** Given passage **
◇ ◇ ◇ ◇ ◇

Lennart Thornros <lenn...@thornros.com> wrote:

> In medieval times there were rules decided by people in a certain trade if
> they would allow any new person to establish business in that trade. They
> were supposed to be able to see the need for more resources. Guess what?
> They made competition non-existent.
>

That is true. Such laws continued in force in the US up until the 1970s
when most of them were abolished. For example, there were laws against
advertising your services as a lawyer, and laws that forbid you from
mentioning a competing product in an advertisement. These were abolished.
Nowadays you see lawyers advertised on the sides of buses, and
advertisements for soap no longer refer to "brand X."

However, other rules originally set by guilds in medieval times are still
in force, such as rules about stone masonry and building materials. If they
were not enforced, buildings would collapse more often.



> Today the licensing has ambition to protect the consumer. In reality it is
> just no protection but plenty of job opportunity and income to government.
>

Government derives little money from licensing. In some cases not enough to
cover the cost of implementing the licensing examinations and codes.



> You say 'for good reasons' which reasons are those good one. That rules
> has not changed and that we have laws that cannot be enforced as they
> should have been eliminated 50 years ago is hardly a good reason.

◇ ◇ ◇ ◇ ◇

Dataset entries

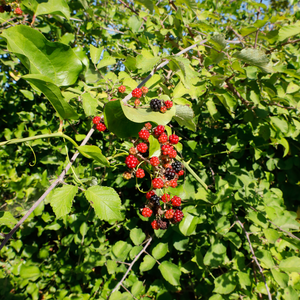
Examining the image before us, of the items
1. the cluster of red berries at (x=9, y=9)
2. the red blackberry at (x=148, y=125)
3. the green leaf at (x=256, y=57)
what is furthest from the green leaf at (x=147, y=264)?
the cluster of red berries at (x=9, y=9)

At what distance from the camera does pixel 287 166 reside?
1662mm

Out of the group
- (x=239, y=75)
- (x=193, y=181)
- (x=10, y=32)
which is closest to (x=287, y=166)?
(x=193, y=181)

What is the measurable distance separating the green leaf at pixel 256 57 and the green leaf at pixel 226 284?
1.15 meters

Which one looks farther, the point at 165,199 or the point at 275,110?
the point at 275,110

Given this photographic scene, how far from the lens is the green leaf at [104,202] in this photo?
63cm

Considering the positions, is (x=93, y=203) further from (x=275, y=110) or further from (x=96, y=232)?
(x=275, y=110)

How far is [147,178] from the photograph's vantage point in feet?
4.55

◇ ◇ ◇ ◇ ◇

** Exercises **
1. Answer these questions from the post on trade licensing:
(a) Up until what decade did such laws stay in force in the US?
(b) Which rules first set by medieval guilds does the post say are still in force?
(c) How much money does the post say government gets from licensing?
2. Carry on the post about trade licensing from its last sentence.

** Responses for each task **
1.
(a) The 1970s.
(b) Rules about stone masonry and building materials.
(c) Little, and in some cases not enough to cover the cost of implementing the licensing examinations and codes.

2.
>

Many laws have been changed and eliminated over the past 50 years,
especially in the 1970s. However many other laws have been preserved.
Anticompetitive laws and restraint of trade has been largely eliminated.
The trucking industry, airlines, telecommunications and much else have been
deregulated. This is why airfares are so cheap nowadays.

There is a great deal more restrictions over pollution than there used to
be. On the other hand, there is less control over drugs. You can now sell
just about any quack cure with no inspection or certification whatever, and
no control over what is in the pill, just by declaring it an "alternative"
food additive or "herbal medicine" instead of a drug. This is why dangerous
concoctions have flooded drugstores in recent years.



> You have never been involved in the setting of industry standards I can
> hear.
>

I have not, but as I mentioned my late father did this. He and others in
government did the best they could under the circumstances. They were much
better at it than you seem to think, and the people in industry they worked
with appreciated their efforts.

Also, I read about Herbert Hoover, who was the patron saint of industrial
standards. He was no left wing revolutionary. He did not believe in an
activist government, to say the least.